Jonathan Wilkes jancsika at yahoo.com
Thu Jan 7 20:21:59 CET 2010


From: Mathieu Bouchard <matju <at> artengine.ca>
Subject: Re: Question about object categorizing
Newsgroups: gmane.comp.multimedia.puredata.general
Date: 2009-09-26 03:57:19 GMT (14 weeks, 5 days, 14 hours and 24 minutes ago)

[...]

"So basically the category system has more to do with social factors than 
with anything else... and those social factors don't help seeing things as 
they are. For example, something that unites most of AUDIO MATH object 
classes, is that the effect only involves one instant at a time, no 
memory, no feedback. This obviously excludes all four [fft~] and [framp~] 
from that category system, as those are block-oriented object classes 
(which could be the name of another category). But then, there are a few 
expatriates that you have to pick from all over to put them in the 
instant-oriented category.

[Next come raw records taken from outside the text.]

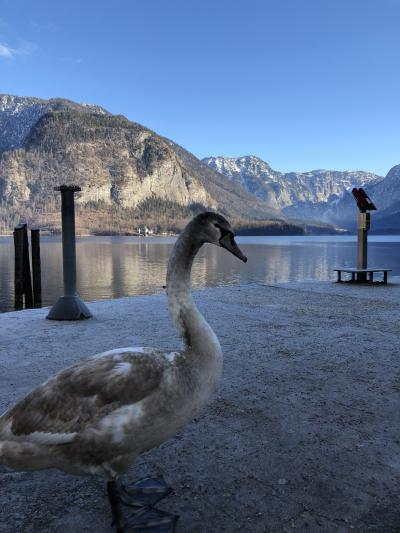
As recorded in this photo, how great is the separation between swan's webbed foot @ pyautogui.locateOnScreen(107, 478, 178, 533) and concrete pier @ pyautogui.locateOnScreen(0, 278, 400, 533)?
10cm

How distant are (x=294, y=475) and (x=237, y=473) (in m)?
0.46

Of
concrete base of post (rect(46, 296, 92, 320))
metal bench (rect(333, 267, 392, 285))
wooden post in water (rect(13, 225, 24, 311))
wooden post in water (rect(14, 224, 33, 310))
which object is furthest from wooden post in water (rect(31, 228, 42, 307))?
metal bench (rect(333, 267, 392, 285))

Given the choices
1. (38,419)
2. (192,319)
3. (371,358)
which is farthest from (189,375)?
(371,358)

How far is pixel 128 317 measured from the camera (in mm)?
10445

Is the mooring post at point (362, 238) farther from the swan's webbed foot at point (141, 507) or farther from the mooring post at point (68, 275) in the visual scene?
the swan's webbed foot at point (141, 507)

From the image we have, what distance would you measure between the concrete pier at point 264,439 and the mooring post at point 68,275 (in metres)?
0.77

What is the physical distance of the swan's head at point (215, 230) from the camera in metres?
3.27

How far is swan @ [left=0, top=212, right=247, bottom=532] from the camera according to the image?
2.81 metres

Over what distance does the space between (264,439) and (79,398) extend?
2.12 meters

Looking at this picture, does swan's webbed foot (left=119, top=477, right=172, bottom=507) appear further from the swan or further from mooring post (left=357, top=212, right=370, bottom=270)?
mooring post (left=357, top=212, right=370, bottom=270)

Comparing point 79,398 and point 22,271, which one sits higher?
point 79,398

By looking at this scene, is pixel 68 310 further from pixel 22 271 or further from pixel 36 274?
pixel 36 274

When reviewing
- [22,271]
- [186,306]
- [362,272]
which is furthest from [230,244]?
[22,271]

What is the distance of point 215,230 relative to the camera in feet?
10.8
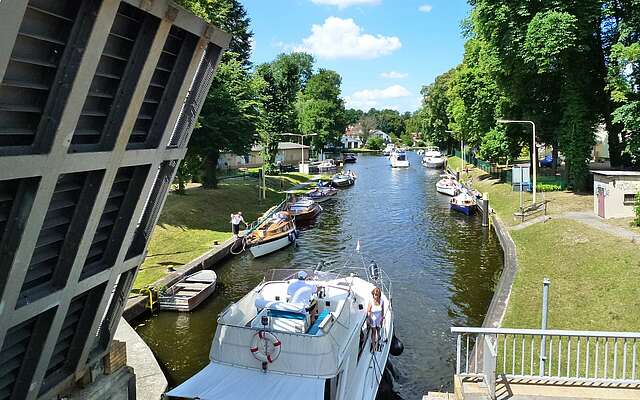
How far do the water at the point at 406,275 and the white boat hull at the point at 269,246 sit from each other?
0.32 m

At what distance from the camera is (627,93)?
28109 mm

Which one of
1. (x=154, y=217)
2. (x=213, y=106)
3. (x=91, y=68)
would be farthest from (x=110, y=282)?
(x=213, y=106)

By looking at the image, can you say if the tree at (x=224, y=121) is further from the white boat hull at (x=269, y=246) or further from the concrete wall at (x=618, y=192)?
the concrete wall at (x=618, y=192)

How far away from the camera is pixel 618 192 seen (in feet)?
81.9

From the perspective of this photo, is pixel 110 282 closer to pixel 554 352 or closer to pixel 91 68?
pixel 91 68

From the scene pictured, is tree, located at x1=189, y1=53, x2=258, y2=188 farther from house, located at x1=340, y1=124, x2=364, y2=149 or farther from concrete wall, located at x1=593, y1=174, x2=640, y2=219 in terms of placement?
house, located at x1=340, y1=124, x2=364, y2=149

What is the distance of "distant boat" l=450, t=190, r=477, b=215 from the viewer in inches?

For example, [cos~] from the OSCILLATORS AND 
TABLES category; but also, the [tabread...] classes are instant-oriented, 
but they differ from all others so far, because they use data that doesn't 
come from the signal. Then we could argue about whether [noise~] belongs 
in or not (because it depends on how you look at it)."

Hi Matju,
     Do you have a suggestion for a more specific term or phrase than 
"block-oriented" in the sense you use above?  If it's taken out of the 
context of your explanation and used as a category, it implies that other 
objects are not "block-oriented," which is ambiguous.  Basically, I see 
four related divisions here:

1) "one-instant-at-a-time" objects as you describe above
2) block-oriented tilde objects in the sense you describe above
3) block-aligned tilde objects like [line~] 
4) sub-sample accurate objects like [vline~] and [vsnapshot~]

Since the vast majority of tilde objects are block aligned, maybe it's not 
necessary to have the "block-aligned" category and just use 
"sub-sample_accurate" for those few special objects like [vline~].  But 
then what's the clearest way to refer to nos. 1 and 2 above?